▶ Source document

========

I agree as far as he goes, but I do not think he fully comes to grips with why the idea of software factories has a long way to go. No doubt part of the reason is that the idea of a software factory resembles the idea of artificial intelligence. Every success redefines the goal. Nonetheless, I think there is a more fundamental reason.
Programming has always been a labor intensive activity. As a result, from the very start people have tried to figure out how to automate as much of the process as possible. Compilers were one of the very first attempts to automate software development. Today we take them for granted, but well into the 1970s people were still arguing over whether a good human assembly language programmer could code better than a compiler. Debuggers, linkers, loaders, file systems, operating systems, distributed transaction coordinators, were all invented to automate parts of the software development. How long did it take for the idea of a virtual machine (as in Java or .NET) to become practical for most software development?
You can, as Greenfield does, view these artifacts as improved abstractions. Abstractions are very critical to software development. I view these developments differently. I see them as automating what we understand how to automate. Code libraries such as for .NET and Java are in the same category. After years of experience we now understand enough of some of the critical elements of certain parts of software development to encapsulate them in libraries.

========

▶ Given information
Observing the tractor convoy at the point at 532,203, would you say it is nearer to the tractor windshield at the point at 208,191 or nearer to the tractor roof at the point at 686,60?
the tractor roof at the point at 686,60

========

▶ Problems to solve
a) According to the passage on software automation, until roughly when did people keep arguing over whether a good human assembly language programmer could code better than a compiler?
b) Decide whether each statement agrees with the passage on software automation, and back each yes or no with the deciding words quoted from it. (i) Compilers were among the earliest efforts to automate software development. (ii) The writer regards these developments chiefly as improved abstractions. (iii) Code libraries for .NET and Java belong to the same category as these developments.
c) Reproduce the stretch of the passage on software automation from "I agree as far" through "more fundamental reason.".
Answer from the passage on software automation alone.

▶ Task-by-task outputs
a) Well into the 1970s.

b)
(i) Yes: "Compilers were one of the very first attempts to automate software development."
(ii) No: "I view these developments differently. I see them as automating what we understand how to automate."
(iii) Yes: "Code libraries such as for .NET and Java are in the same category."

c)
I agree as far as he goes, but I do not think he fully comes to grips with why the idea of software factories has a long way to go. No doubt part of the reason is that the idea of a software factory resembles the idea of artificial intelligence. Every success redefines the goal. Nonetheless, I think there is a more fundamental reason.